I need to implement moving average in my own way: the input includes only samples from not zero values, but the output should be calculated for each time tick, also for the empty ones, those that are not in the input.
Code example:
time_step = 120
window_size = time_step * 30
ma_array = []
def my_rolling_mean():
window_start_iter = extent_df.itertuples()
window_end_iter = extent_df.itertuples()
window_start_tuple = window_start_iter.next()
window_end_tuple = None
next_window_end_tuple = window_end_iter.next()
rolling_sum = 0
for t_i_start in xrange(start_log_time, end_log_time - window_size, time_step):
t_i_end = t_i_start + window_size
while window_start_tuple[0][0] < t_i_start: # time
rolling_sum -= real_start_tuple[1] # value
window_start_tuple = df_start_iter.next()
while next_window_end_tuple[0][0] < t_i_end:
window_end_tuple = next_window_end_tuple
next_window_end_tuple = window_end_iter.next()
rolling_sum += window_end_tuple[1]
ma_i = float(rolling_sum) / ((t_i_end - t_i_start) / time_step)
ma_array.append(ma_i)
The time performance of *pandas.rolling_mean* 100 better than the *my_rolling_mean*:
In [342]: extent_df[:10]
Out[342]:
TOTAL_RR
TIME EXTENT
120 0 10
240 0 20
360 0 30
480 0 40
600 0 50
720 0 60
840 0 87
960 0 87
1080 0 87
1200 0 87
In [343]: len(extent_df)
Out[343]: 9110
In [344]: %timeit my_rolling_mean()
10 loops, best of 3: 26.3 ms per loop
In [345]: %timeit pd.rolling_mean(extent_df, 3600)
1000 loops, best of 3: 232 µs per loop
Please advise how to improve performance.
Thank you in advance,
Slava

Stored data entries
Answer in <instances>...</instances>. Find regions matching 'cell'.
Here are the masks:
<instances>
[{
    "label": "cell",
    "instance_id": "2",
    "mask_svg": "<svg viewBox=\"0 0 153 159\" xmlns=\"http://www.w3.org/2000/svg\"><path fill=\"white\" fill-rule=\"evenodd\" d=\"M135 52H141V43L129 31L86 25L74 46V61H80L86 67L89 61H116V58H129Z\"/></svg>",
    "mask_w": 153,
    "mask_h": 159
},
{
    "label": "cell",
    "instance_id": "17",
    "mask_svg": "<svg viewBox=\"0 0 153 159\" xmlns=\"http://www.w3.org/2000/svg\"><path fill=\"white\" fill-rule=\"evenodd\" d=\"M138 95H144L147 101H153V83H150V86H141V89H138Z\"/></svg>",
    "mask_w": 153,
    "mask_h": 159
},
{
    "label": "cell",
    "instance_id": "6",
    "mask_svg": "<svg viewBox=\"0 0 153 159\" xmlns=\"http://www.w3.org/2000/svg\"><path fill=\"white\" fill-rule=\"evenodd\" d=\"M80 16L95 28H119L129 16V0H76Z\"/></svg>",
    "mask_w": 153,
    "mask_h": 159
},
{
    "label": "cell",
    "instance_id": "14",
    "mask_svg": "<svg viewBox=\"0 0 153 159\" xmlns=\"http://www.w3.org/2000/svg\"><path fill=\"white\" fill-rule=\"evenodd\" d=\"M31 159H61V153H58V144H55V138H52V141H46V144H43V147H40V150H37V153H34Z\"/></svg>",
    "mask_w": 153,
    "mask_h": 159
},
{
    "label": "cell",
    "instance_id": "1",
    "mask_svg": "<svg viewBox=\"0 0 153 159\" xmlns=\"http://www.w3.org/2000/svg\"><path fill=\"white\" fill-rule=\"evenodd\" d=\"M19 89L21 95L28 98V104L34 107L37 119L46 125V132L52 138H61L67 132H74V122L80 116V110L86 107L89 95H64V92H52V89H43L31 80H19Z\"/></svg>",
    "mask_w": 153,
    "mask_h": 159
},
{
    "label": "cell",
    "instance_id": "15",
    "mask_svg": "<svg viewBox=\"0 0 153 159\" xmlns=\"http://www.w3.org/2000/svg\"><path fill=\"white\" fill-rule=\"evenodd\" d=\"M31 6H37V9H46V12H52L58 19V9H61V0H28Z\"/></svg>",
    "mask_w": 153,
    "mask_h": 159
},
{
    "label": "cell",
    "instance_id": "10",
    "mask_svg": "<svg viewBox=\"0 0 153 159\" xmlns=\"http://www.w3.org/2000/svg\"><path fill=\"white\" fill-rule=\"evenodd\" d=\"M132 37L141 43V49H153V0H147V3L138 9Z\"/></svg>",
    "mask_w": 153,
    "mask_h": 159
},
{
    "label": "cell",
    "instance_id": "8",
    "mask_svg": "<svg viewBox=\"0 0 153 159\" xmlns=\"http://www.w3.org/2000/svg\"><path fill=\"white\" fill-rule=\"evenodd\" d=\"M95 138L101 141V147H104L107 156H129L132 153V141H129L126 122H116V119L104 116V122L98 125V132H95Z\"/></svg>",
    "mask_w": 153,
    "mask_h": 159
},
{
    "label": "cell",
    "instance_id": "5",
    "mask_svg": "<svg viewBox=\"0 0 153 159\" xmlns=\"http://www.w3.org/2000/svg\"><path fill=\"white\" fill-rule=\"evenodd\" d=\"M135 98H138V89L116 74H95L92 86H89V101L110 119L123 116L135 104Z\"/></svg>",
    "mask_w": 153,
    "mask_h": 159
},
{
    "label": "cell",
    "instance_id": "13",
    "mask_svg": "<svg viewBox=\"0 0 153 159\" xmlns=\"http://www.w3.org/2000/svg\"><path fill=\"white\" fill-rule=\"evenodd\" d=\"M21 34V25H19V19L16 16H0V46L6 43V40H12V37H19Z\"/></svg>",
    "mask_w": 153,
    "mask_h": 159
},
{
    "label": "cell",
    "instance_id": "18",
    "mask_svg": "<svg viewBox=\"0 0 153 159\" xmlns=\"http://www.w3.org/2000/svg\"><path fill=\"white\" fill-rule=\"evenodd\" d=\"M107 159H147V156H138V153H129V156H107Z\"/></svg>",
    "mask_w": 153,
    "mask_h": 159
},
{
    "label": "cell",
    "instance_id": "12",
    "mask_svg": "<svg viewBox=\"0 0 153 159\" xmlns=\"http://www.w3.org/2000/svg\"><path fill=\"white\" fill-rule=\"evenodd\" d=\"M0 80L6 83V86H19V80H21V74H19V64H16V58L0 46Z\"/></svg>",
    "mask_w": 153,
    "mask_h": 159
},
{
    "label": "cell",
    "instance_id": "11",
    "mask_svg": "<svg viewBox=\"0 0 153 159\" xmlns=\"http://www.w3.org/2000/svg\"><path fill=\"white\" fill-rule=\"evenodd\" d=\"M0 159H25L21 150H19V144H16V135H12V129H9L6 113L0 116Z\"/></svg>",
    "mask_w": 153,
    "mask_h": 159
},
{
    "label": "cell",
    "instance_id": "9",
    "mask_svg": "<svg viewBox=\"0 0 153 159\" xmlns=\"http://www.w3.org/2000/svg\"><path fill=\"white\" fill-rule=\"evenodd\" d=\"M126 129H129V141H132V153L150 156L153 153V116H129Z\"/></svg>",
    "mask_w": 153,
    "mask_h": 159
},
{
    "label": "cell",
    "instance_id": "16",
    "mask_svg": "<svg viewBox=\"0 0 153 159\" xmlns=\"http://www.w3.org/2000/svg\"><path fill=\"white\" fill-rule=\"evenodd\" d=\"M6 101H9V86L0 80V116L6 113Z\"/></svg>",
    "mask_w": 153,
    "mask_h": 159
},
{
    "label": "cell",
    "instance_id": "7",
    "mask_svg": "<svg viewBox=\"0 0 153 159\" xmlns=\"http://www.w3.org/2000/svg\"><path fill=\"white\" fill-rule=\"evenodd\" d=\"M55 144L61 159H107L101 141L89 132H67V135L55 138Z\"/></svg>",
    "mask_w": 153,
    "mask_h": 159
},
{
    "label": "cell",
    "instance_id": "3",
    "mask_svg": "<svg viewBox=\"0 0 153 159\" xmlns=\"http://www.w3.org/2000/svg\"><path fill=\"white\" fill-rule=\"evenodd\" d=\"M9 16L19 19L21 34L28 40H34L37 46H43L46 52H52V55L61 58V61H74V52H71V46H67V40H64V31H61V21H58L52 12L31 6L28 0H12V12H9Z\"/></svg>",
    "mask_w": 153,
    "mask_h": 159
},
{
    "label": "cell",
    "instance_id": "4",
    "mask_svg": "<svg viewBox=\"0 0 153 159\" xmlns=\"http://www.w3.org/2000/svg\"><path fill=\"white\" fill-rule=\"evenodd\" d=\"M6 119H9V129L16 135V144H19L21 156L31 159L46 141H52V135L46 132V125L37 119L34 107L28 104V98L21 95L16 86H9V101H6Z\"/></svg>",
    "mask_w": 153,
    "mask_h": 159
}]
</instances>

**WHAT IS BEING ASKED:** List every command entered at an "In [...]" prompt in the moving-average question above, along with its prompt number.

**RESPONSE BOX:**
In [342]: extent_df[:10]
In [343]: len(extent_df)
In [344]: %timeit my_rolling_mean()
In [345]: %timeit pd.rolling_mean(extent_df, 3600)